2013-01-27 00:00:01 | エッセイ、コラム
2013/01/27
ぽかぽか春庭@アート散歩>20012-2013冬のアート散歩(3)ゴッホの糸杉と三日月・メトロポリタン美術館展

 冬のアート散歩、年末に東京都美術館でメトロポリタン美術館展を見ました。東京都美術館リニューアル記念の展示、第1弾のマウリッツハイス美術館引っ越し展は、本国で改修工事が行われる間の貸し出しだから、一番の目玉は「真珠の耳飾りの少女」であるとしても、まあそこそこ展示の甲斐ある絵が並んでいました。

 リニューアル第2弾のメトロポリタンはニューヨークの本館はオープンしているのに、いったいどの程度貸し出すのだろうかと思っていたのですが、う~ん、目玉の「ゴッホの糸杉」は、展覧会チラシでも大きく描かれていて楽しみでしたけれど、それ以外の作品は「糸杉のおまけ」という感じでした。糸杉のほか、ゴーギャン、ルノアールなども並んでいたのですが、「有名作品」というのは、レンブラントの「フローラに扮したサスキア」くらいかな。

 エジプト・メソポタミアから4千年の西洋美術の流れを「自然」をテーマとする133点で展示する、というコンセプト。第1章の「理想化された自然」から、「自然の中の人々」「動物たち」「草花と庭」などのトピックごとに工芸品、中世のタピストリー、近代絵画など、さまざまな作品が集められていました。メトロポリタン美術館の200万点の所蔵品の中から選ばれた133点。決して作品の質が悪いとは思わない、それぞれの時代の傑作が集められているのだろうとは思ったのですが、なぜか見終わったあと、さて、糸杉のほか何を見てきたんだっけ、と思い出すのに時間がかかる。

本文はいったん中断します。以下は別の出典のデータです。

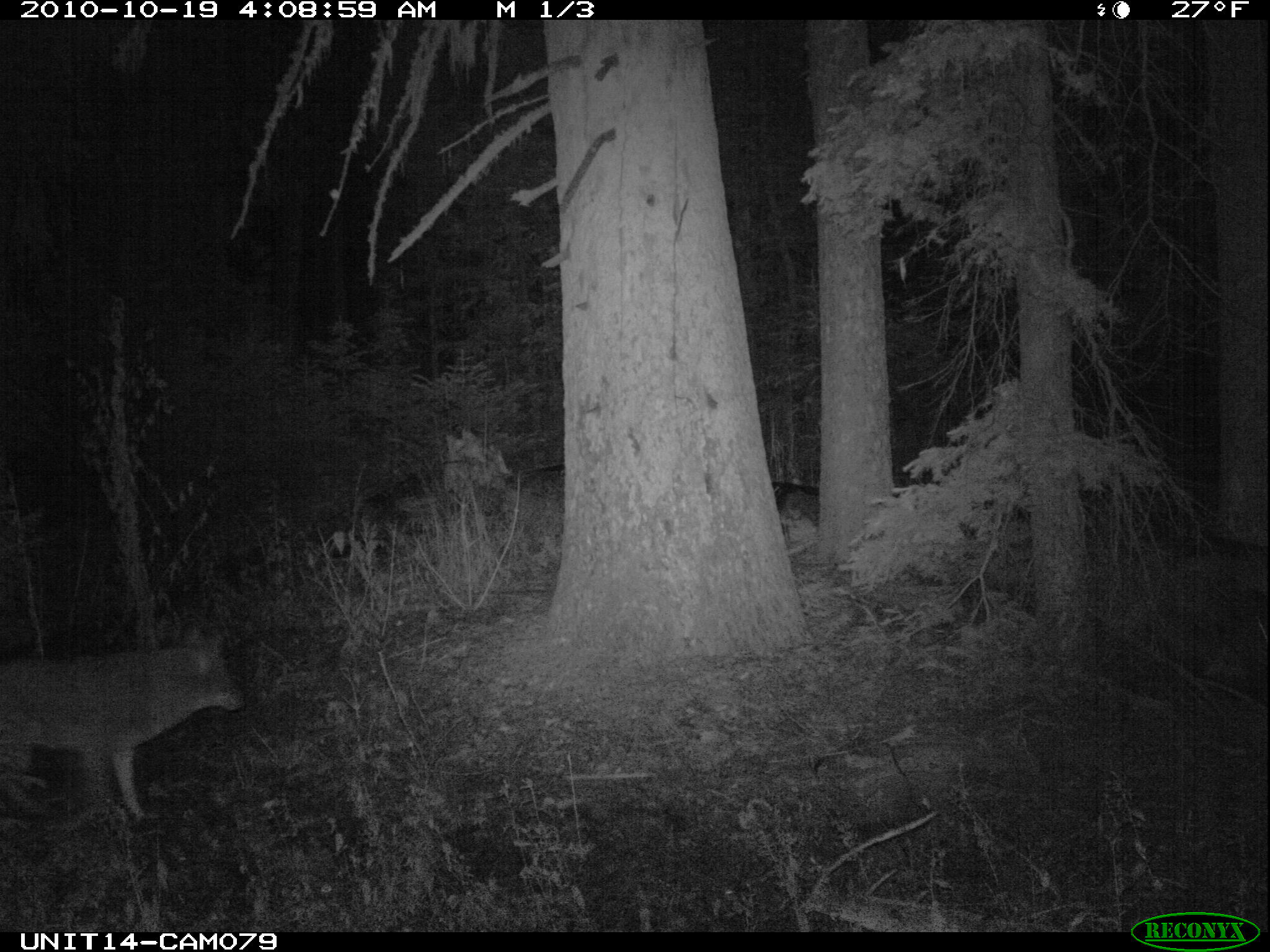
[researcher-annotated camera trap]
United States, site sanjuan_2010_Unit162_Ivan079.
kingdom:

 記念の絵はがきとしてホッパーの「トゥーライツの灯台」やミレーの「麦穂の山・秋」などを買いましたが、図録は買いませんでした。このところ、キュレーターのセンスに感心したときは図録を買う機会が多くなっていたのですが。招待券を貰えたときは図録を買えるけれど、自腹でチケットを買ったときは、図録は「がまん」です。そういう節約生活の中での、みみちい絵画鑑賞。

ホッパー「トゥーライツの灯台」

 私の好みは、一人の画家の作品をずらっと並べるか、ひとつのテーマに沿って作品を集めるか。たとえば、埼玉近代美術館がクロード・モネの「ジヴェルニーの積みわら」を購入した記念として「積み藁」をテーマとした展示を行ったときなど、とても気に入りました。今回のメトロポリタン展は、「自然」という大きなテーマに沿った展示ではありますが、時代もトピックも広すぎて、なんだか掴み所がわかりませんでした。糸杉ひとつ見ただけでも、十分満足できましたけれど。
 私の美術館の歩き方は、ガイドイヤホンの案内に従って一巡してから、イヤホンを返却し、気にいった作品ひとつひとつをもう一度ゆっくり見て回る方式。

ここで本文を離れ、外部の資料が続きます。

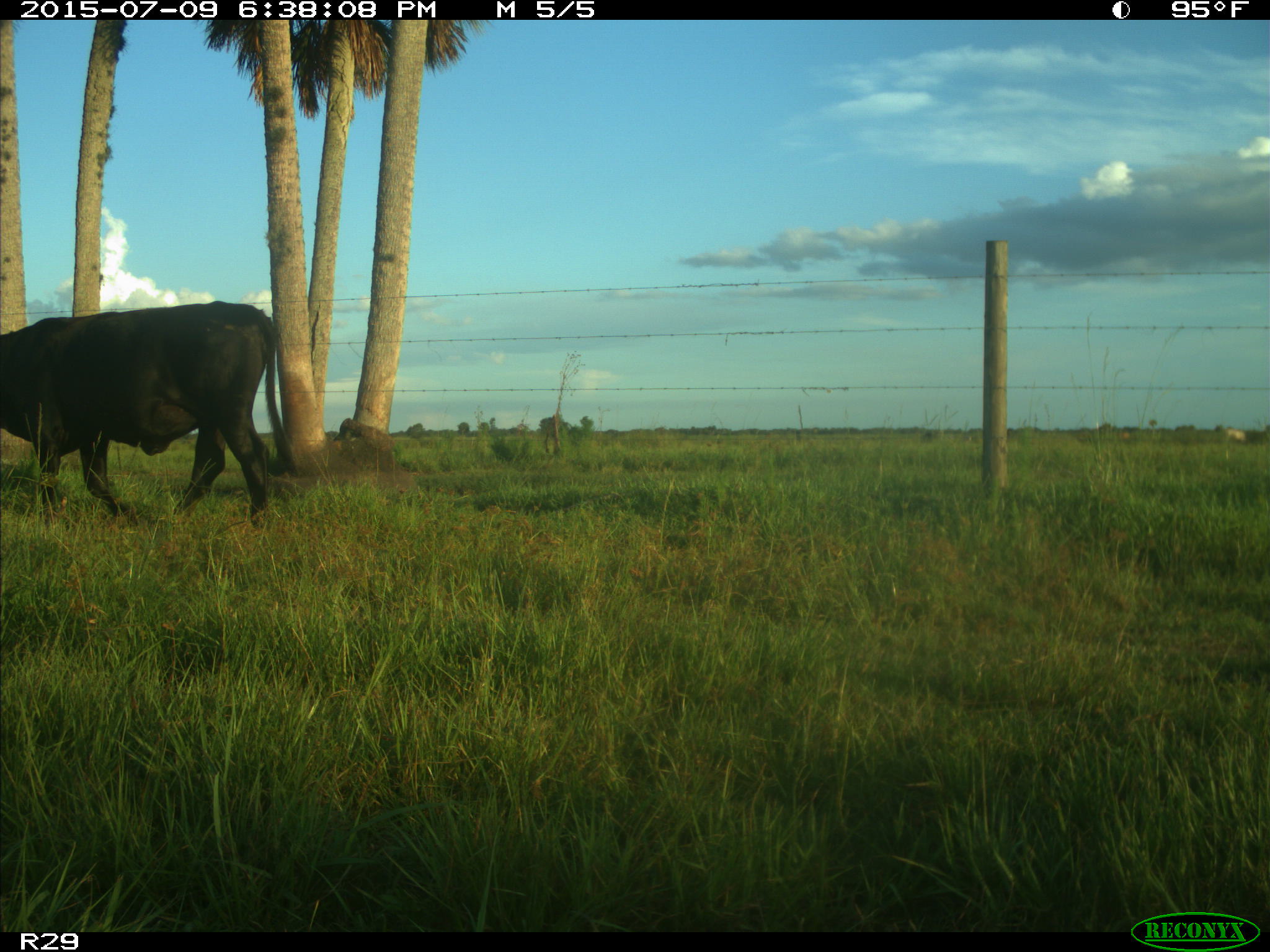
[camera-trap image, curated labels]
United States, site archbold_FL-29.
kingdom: Animalia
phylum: Chordata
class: Mammalia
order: Artiodactyla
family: Bovidae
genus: Bos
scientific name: Bos taurus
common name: domestic cow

 メトロポリタン所蔵の「糸杉」は、ゴッホの死の前年、南仏サン=レミの療養所に入院した直後に描かれた作品です。
 糸杉は、西欧ではよく墓場に植えられる木で、「死者」のシンボルともなっており、ゴッホもそのことは十分知っていてこの木を描いたのだろうと、ガイドイヤホンの解説が言っていました。

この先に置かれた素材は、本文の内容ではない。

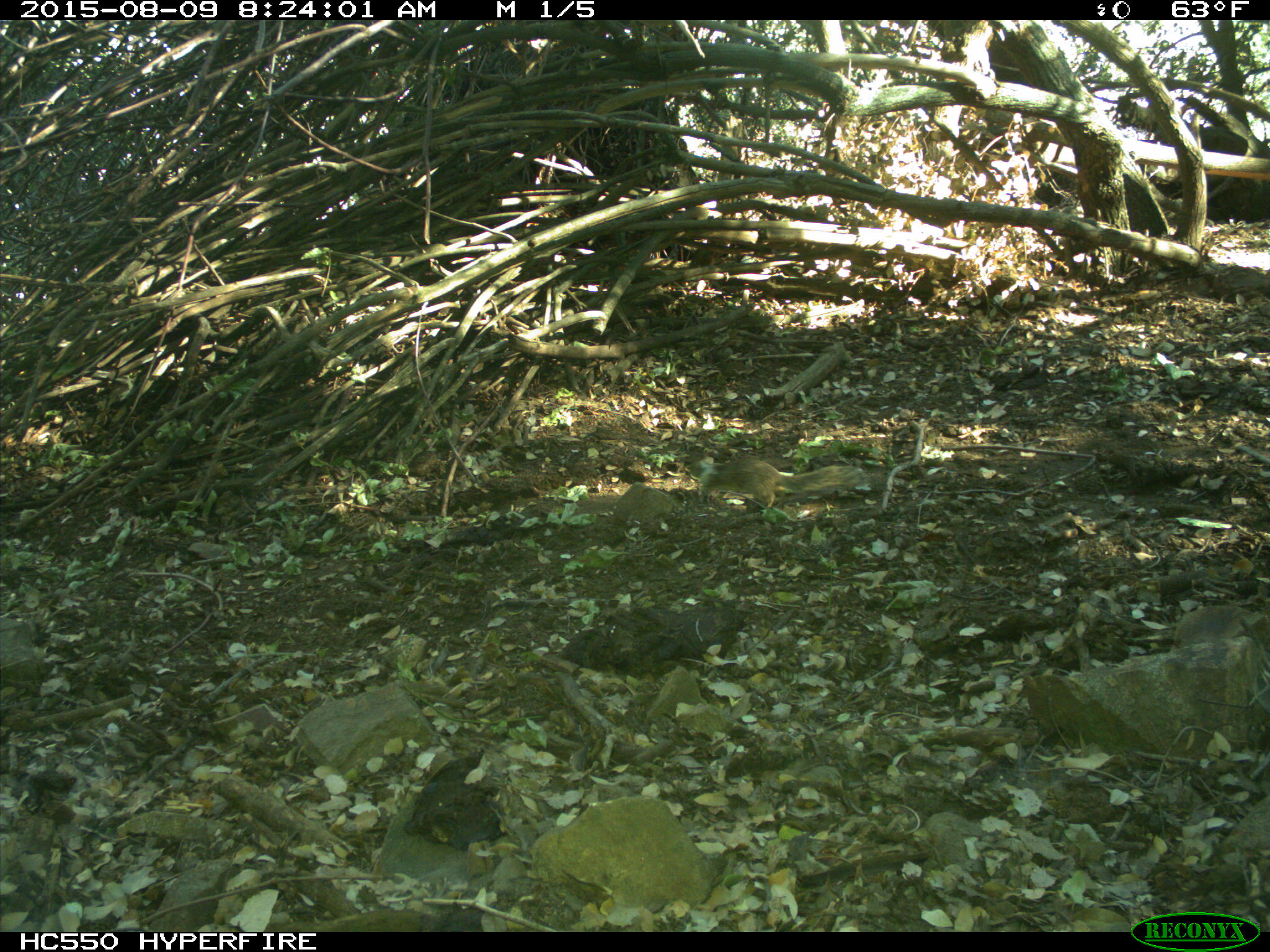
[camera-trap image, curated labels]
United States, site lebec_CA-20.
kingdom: Animalia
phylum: Chordata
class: Mammalia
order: Rodentia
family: Sciuridae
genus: Otospermophilus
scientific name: Otospermophilus beecheyi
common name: california ground squirrel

 「糸杉」には、画面左寄りに2本の大きな糸杉が描かれています。そして、絵の右上には大きな三日月が描かれています。絵に詳しい女の人が連れに解説しているのが聞こえました。「この絵、ゴッホが写生して描いたって思われているけれど、そうじゃないのよ。ゴッホの心象風景でしょう。だって、この明るい空にこんなふうに三日月は見えないのだから」

 あら~、私は、そんなこと気付きもせずに「糸杉」に見入っていました。そう言われて見れば、三日月というのは太陽の2時間半あとを追って空に出る月なのです。日の光が強いうちは、見えません。夕暮れの空にうっすらと見えたかと思うと、日没後2時間半すれば、西の空に入ってしまう、そんなはかない月が「三日目の月」です。

 「糸杉」は、夕暮れの色を反映しているのか、ピンク色に染まった雲が描かれています。ですから、夕暮れの空に三日月を見ることは可能な時間帯と思います。しかし、ゴッホが描いた「糸杉」の日の光は強くくっきりとしていて、空はあざやかな青を見せています。この空だと、たしかに三日月は、ゴッホが描いたようには空に見えないのかもしれません。それなのに、ゴッホは三日月を高々とくっきりと描いた。このとき、ゴッホの心が三日月を欲していたからでしょう。ゴッホの三日月は、曲線が強調され、実際に私たちが空に見る三日月より曲線が強調されている感じがします。
 糸杉のうねるような幹や葉の色とともに、ゴッホの心が表れているように思います。

 私は、2005年に新国立美術館でゴッホ展を見ました。クレラー=ミュラー美術館所蔵の「糸杉と星の見える道」も、この時展示されていました。


買って置いた図録を確認すると、星が見える夜空に立つ糸杉の上に、三日月が星より高く描かれています。やはり、この三日月も実際に見えた通りに描いているのではなく、近づく死への予感から、心の中の風景を描いているのではないかと思えます。
 絵を分析する専門の美術家は、ゴッホは、糸杉の両側に明々と輝く明星と三日月を「地上のシーンに対する宇宙的観点」として描き加え、「知覚宇宙が愛で満ちている」ことを表そうとした」と解説しているのだそうです。

 糸杉が死を表す木であること、実際には見えていないのかも知れない、空に浮かぶ三日月。
 ゴッホは自分の病を自覚しており、糸杉を書き上げて1ヶ月後に、ピストルの銃口を自分の頭に向けます。謎の多い、それだけいっそう人を惹きつけてやまない「糸杉」の絵。